Selected extract ▸
Indeed, that is how it may look right now, given the fact that no
one has ever mounted a decent-scale, sufficient-length prospective
study of the effects of plausibly-effective nutritional
interventions on mean IQ of a population. One does not know until
one tries -- and no one has tried.

> When measuring the intelligence of large groups of people with
> known kinship, the portion of the variance that is accounted by
> the kinship variable can be estimated. When the studies are done
> with children, lower estimates are found because there are many
> environmental variables that come into play from the family. When
> the familial, educational, nutritional, and other environmental
> variables are held constant, the heredity estimate emerges. In
> adults the estimate approaches 80%. 

Did the researchers control for (e.g.) intake of specific fatty
acids (DHA) that were not even known to have a relation to
cognitive abilities until, say, 5-10 years ago? Our knowledge
of this stuff is still in its infancy. (And unfortunately may
remain in infancy, if civilization collapses.) The idea of making
a final pronouncement as to the relative contributions of
genetics and environment seems silly to me, at this point. We
don't yet know what the critical variables might be.

(Spatial grounding data)
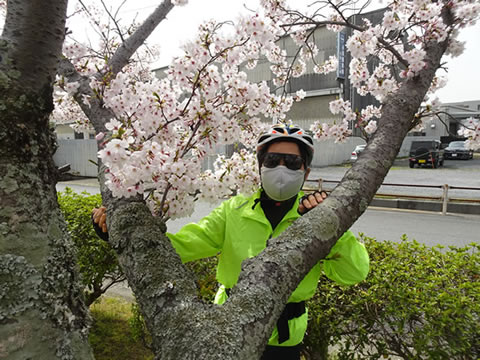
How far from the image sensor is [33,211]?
0.79 m

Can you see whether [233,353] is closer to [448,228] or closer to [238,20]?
[238,20]

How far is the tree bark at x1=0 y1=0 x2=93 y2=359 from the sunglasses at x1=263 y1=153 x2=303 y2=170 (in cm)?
107

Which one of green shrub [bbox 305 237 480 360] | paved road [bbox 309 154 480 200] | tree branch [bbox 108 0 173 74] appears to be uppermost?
tree branch [bbox 108 0 173 74]

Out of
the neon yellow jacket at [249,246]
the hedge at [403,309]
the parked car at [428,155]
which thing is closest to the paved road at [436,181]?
the parked car at [428,155]

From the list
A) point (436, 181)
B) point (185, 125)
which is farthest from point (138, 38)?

Assigned task ▸
In the discussion of IQ and nutrition above, transcribe the part that begins with the words containing "Did the researchers" and ends with "variables might be.".

Result for this task ▸
Did the researchers control for (e.g.) intake of specific fatty
acids (DHA) that were not even known to have a relation to
cognitive abilities until, say, 5-10 years ago? Our knowledge
of this stuff is still in its infancy. (And unfortunately may
remain in infancy, if civilization collapses.) The idea of making
a final pronouncement as to the relative contributions of
genetics and environment seems silly to me, at this point. We
don't yet know what the critical variables might be.